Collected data

+---+

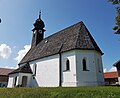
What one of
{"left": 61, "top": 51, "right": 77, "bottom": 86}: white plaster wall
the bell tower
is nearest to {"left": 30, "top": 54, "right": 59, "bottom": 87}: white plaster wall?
{"left": 61, "top": 51, "right": 77, "bottom": 86}: white plaster wall

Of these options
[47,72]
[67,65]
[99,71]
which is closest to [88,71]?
[99,71]

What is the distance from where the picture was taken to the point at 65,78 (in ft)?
57.4

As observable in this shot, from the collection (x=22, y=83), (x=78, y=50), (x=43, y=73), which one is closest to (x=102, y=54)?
(x=78, y=50)

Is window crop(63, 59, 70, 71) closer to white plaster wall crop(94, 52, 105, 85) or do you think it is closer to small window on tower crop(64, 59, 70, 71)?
small window on tower crop(64, 59, 70, 71)

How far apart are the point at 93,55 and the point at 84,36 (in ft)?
10.8

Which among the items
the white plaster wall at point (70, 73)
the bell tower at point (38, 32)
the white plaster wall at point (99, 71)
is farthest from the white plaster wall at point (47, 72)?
the bell tower at point (38, 32)

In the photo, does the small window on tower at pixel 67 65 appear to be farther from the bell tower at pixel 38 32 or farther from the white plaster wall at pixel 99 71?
the bell tower at pixel 38 32

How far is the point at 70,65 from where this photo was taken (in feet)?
57.7

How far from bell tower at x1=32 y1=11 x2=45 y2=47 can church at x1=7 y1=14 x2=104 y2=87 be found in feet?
26.0

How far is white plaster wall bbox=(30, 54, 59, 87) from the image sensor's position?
1893 centimetres

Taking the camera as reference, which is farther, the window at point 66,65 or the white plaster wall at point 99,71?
the window at point 66,65

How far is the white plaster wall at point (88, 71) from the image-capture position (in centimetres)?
1650

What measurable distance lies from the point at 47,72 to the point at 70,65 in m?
4.60

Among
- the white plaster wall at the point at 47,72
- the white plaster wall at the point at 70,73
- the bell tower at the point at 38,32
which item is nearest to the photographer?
the white plaster wall at the point at 70,73
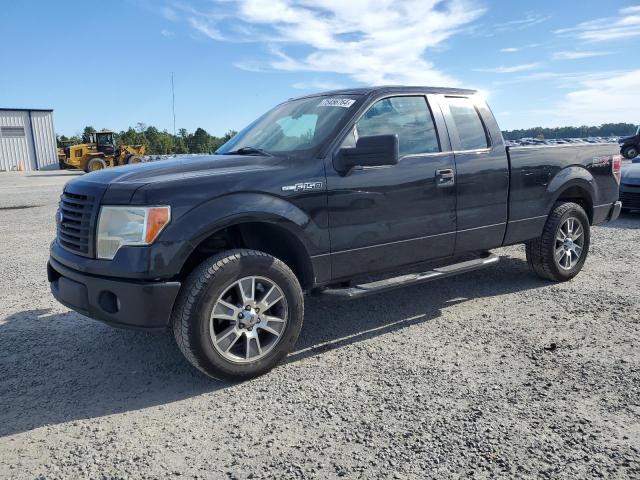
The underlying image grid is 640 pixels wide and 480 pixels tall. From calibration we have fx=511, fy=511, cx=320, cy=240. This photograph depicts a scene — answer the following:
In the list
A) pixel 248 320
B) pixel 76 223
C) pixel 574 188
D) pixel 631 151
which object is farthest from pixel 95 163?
pixel 631 151

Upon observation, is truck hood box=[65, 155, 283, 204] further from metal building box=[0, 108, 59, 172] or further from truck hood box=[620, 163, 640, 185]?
metal building box=[0, 108, 59, 172]

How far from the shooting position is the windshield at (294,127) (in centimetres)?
400

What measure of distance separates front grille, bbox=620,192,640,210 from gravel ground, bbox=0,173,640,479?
563 centimetres

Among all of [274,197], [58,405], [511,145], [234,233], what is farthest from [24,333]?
[511,145]

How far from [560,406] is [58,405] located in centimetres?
298

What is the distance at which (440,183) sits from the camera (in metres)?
4.30

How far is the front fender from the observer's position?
3.12 metres

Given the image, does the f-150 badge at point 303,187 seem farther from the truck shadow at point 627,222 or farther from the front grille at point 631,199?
the front grille at point 631,199

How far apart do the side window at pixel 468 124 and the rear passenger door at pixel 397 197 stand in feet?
0.79

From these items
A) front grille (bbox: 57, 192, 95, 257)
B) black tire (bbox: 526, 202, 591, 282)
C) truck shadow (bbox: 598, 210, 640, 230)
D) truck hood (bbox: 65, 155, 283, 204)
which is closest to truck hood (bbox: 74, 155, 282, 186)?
truck hood (bbox: 65, 155, 283, 204)

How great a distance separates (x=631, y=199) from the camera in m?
9.74

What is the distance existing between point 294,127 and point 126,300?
1992mm

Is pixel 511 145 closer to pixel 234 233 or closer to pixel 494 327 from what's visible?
pixel 494 327

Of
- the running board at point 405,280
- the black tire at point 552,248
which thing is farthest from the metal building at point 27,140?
the running board at point 405,280
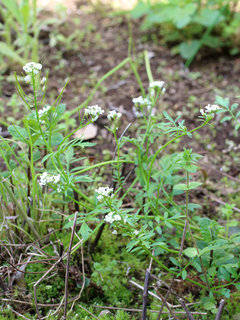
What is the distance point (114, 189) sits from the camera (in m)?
2.04

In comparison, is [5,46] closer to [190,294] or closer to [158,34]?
[158,34]

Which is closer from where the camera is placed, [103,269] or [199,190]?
[103,269]

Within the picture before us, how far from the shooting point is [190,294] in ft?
5.99

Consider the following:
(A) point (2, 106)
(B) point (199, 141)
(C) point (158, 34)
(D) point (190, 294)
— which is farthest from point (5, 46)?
(D) point (190, 294)

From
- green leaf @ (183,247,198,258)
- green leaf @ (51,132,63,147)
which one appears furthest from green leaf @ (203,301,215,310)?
green leaf @ (51,132,63,147)

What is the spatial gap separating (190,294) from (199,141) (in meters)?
1.35

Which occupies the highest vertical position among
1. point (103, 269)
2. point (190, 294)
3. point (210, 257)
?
point (210, 257)

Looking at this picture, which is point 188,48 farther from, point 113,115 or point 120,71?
point 113,115

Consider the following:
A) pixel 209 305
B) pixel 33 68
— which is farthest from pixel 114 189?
pixel 33 68

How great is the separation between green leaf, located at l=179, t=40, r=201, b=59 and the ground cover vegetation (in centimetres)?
10

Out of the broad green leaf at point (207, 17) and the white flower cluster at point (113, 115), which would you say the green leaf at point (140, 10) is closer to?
the broad green leaf at point (207, 17)

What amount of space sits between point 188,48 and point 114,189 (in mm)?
2140

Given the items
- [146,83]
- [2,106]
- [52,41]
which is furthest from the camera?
[52,41]

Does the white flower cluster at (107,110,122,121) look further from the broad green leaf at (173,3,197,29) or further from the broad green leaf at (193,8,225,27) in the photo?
the broad green leaf at (193,8,225,27)
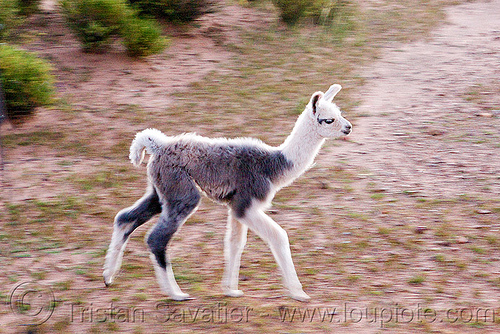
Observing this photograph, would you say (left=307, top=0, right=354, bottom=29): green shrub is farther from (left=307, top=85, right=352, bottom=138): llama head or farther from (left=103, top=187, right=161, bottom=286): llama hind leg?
(left=103, top=187, right=161, bottom=286): llama hind leg

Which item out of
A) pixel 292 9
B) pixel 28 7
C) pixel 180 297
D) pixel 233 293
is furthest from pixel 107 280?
pixel 292 9

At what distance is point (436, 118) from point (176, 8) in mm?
5345

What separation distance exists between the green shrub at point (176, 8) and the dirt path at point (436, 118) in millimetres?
3484

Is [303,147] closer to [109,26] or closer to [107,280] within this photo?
[107,280]

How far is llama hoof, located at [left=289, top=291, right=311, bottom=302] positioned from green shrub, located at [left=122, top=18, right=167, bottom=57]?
6.49 metres

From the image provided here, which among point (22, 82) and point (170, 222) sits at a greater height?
point (22, 82)

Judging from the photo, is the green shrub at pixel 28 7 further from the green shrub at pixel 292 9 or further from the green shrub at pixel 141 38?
the green shrub at pixel 292 9

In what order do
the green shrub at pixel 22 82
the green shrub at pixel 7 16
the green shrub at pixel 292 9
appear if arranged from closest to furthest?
the green shrub at pixel 22 82
the green shrub at pixel 7 16
the green shrub at pixel 292 9

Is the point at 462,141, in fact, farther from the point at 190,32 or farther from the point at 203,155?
the point at 190,32

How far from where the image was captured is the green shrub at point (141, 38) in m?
10.3

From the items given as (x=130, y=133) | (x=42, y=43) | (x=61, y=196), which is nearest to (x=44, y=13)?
(x=42, y=43)

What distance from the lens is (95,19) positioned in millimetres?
10266

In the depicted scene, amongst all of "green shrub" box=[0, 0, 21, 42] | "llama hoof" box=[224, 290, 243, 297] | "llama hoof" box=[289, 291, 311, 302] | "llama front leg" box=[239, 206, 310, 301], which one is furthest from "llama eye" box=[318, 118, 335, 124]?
"green shrub" box=[0, 0, 21, 42]

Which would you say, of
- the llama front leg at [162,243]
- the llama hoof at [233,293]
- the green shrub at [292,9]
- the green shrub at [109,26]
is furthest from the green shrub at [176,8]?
the llama hoof at [233,293]
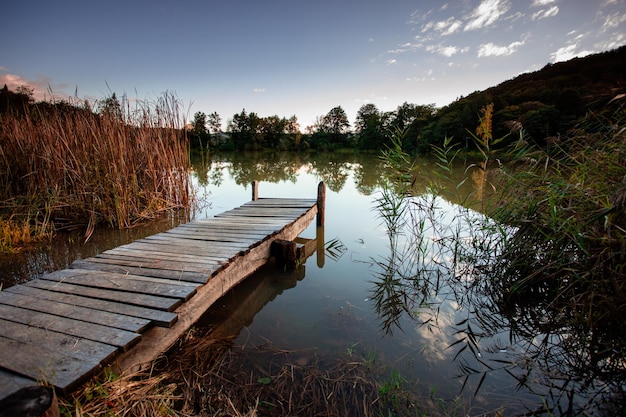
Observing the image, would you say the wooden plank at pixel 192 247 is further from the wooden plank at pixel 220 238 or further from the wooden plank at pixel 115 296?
the wooden plank at pixel 115 296

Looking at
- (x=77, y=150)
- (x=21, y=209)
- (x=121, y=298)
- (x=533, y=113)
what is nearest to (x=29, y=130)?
(x=77, y=150)

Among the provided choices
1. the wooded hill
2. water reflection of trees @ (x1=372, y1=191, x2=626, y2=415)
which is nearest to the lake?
water reflection of trees @ (x1=372, y1=191, x2=626, y2=415)

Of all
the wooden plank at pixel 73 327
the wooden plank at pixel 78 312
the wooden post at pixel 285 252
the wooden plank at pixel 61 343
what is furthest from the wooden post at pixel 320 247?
the wooden plank at pixel 61 343

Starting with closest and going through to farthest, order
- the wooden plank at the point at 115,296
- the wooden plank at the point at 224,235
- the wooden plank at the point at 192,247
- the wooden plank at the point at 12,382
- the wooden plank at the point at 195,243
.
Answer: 1. the wooden plank at the point at 12,382
2. the wooden plank at the point at 115,296
3. the wooden plank at the point at 192,247
4. the wooden plank at the point at 195,243
5. the wooden plank at the point at 224,235

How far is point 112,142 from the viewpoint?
5.66 metres

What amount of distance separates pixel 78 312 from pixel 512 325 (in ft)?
13.5

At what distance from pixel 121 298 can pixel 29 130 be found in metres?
5.51

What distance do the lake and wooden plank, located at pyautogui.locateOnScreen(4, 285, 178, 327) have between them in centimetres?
85

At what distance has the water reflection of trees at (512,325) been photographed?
7.40 feet

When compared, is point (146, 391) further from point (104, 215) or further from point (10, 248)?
point (104, 215)

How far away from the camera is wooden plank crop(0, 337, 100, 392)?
1.61m

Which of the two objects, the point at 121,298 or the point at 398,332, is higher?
the point at 121,298

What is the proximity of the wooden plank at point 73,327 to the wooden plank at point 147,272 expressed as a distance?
824mm

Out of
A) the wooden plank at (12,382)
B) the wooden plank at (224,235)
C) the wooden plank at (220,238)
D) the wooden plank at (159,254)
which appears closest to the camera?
the wooden plank at (12,382)
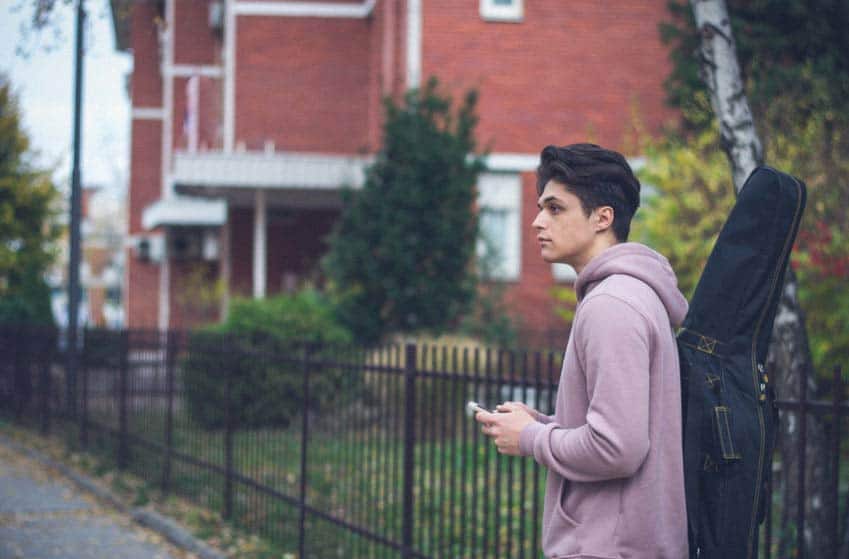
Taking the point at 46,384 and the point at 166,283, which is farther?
the point at 166,283

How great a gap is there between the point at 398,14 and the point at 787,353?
1487cm

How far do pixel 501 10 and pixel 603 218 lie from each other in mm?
16635

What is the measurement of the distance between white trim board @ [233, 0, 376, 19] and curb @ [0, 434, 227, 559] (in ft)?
42.9

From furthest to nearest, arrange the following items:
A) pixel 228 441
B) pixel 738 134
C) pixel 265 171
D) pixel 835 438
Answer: pixel 265 171
pixel 228 441
pixel 738 134
pixel 835 438

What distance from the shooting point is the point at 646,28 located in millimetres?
19047

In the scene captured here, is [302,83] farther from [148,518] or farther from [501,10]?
[148,518]

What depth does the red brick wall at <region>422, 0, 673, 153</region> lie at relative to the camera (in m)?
18.6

+---+

Starting at the line that contains "How great a gap" and continuing through the last line, reproduce those lines with "curb" switched to "sidewalk edge" and everything else left as it is.

How great a gap is there between the point at 398,14 and the point at 787,353?
1487cm

How far do pixel 501 10 and pixel 603 218 lie from each other in mm?
16635

What is the measurement of the distance between white trim board @ [233, 0, 376, 19] and sidewalk edge @ [0, 434, 227, 559] (in ft)?
42.9

From furthest to nearest, arrange the following items:
A) pixel 228 441
B) pixel 738 134
C) pixel 265 171
D) pixel 835 438
Answer: pixel 265 171
pixel 228 441
pixel 738 134
pixel 835 438

What distance from the shooting point is the point at 646,28 located in millimetres?
19047

In the scene captured here, is [302,83] farther from [148,518] or farther from [501,10]?
[148,518]

What depth does the red brick wall at <region>422, 0, 673, 153</region> lie at relative to the camera (in m)?
18.6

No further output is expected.